Figure 3. The architecture of the LLM-Augmenter proposed
in the paper Check Your Facts and Try Again
By providing these evaluations back to the LLM, the LLM-Augmenter significantly reduced hallucinations compared to ChatGPT without sacrificing the fluency and informativeness of the response. As we continue to build out LLM applications, we should consider incorporating evaluations not only for observability, but as a mechanism for improving output quality itself as the researchers do here.
OpenAI fine-tuning announced
OpenAI continues to lead the way in growing the adoption of LLMs, recently announcing the availability of GPT-3.5 turbo fine-tuning. At a high level, fine-tuning improves on few-shot learning by training on many more examples than can fit in the prompt. After the model has been fine-tuned, you can achieve better results on tasks similar to the examples you’ve fine-tuned to while providing fewer examples in prompts. Ultimately, this can work to reduce the cost and latency of your LLM app.

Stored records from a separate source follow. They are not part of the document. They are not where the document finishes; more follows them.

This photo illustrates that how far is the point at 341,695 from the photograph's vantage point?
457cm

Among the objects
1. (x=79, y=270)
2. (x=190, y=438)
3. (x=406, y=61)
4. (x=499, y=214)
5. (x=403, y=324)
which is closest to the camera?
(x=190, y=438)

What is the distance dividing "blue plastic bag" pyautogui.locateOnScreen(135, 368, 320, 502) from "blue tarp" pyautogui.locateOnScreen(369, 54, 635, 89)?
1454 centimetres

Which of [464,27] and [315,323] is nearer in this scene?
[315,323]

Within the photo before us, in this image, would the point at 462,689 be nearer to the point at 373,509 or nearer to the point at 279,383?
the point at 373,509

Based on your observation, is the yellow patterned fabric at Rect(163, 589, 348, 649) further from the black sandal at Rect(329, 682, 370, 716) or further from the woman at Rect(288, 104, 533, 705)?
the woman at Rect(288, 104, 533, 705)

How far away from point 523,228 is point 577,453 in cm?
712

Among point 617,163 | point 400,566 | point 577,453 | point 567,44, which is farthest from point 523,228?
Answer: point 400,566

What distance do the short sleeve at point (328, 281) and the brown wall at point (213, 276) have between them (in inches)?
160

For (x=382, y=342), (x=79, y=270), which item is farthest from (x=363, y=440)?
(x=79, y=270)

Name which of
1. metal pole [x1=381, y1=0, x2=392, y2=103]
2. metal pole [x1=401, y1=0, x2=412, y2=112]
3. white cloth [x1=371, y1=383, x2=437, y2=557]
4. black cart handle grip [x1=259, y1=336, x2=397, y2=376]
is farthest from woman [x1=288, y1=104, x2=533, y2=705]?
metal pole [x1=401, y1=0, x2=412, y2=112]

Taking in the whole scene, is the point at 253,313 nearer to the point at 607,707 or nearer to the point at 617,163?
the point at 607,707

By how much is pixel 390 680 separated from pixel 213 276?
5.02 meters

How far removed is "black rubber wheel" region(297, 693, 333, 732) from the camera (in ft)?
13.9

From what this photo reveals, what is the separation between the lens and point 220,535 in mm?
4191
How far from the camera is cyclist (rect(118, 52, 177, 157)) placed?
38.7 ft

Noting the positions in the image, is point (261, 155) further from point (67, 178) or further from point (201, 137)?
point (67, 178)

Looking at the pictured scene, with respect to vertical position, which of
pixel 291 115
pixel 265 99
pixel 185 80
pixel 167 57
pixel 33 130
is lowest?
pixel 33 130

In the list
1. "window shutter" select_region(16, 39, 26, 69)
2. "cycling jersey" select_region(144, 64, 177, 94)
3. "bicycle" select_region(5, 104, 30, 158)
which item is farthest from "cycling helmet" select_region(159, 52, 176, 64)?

Importantly, fine-tuning is not a replacement for retrieval methods, and is instead best for style changes and learning new tasks that are not easily described in words. Even with fine-tuning, the principle of allowing other components of your app to handle memorization still applies.
Federal AI licensing
In response to the glut of companies seeking to develop LLMs, the Center for AI Policy has outlined policy recommendations to “[ensure] safety in the development of AI that is advanced enough to pose major threats to public safety or international security.” These recommendations include the establishment of a federal agency that would regulate so-called “frontier AI” development, which includes any ML models that meet one of the following conditions:
- Uses at least 10^24 FLOPs during training
- Has at least 80B parameters
- Costs at least $10M to train
- Achieves at least 70% on MMLU or 1300 on the SAT
Current examples of such frontier AI include GPT-4, PaLM 2, and Claude 2. The proposed agency would be granted oversight on firms engaged in frontier research, as they would be able to monitor and license the stockpiling of large AI hardware clusters, the deployment/development of frontier AI systems, and access to frontier AI model weights.
While the risks around LLMs and the need for regulations around them have been enumerated in many places, the specific parameters of this proposal have been met with scrutiny. Reading the comments on the CAIP announcement post by Thomas Larsen (the Center’s Executive Director), developers are concerned that the conditions defining “frontier AI” described above might encompass firms that are not even working with generative LLMs (e.g., SOTA image classifiers, self-driving cars, healthcare applications, etc.). Some have even noted that the proposed performance/cost thresholds already capture the open source Llama 2 model, which many LLM developers are fine-tuning for their own applications.
Whatever the ultimate parameters of these thresholds are, policy makers should strive to craft regulations that do not hamstring open source work and academic research into LLMs. Doing so may cause more harm than good.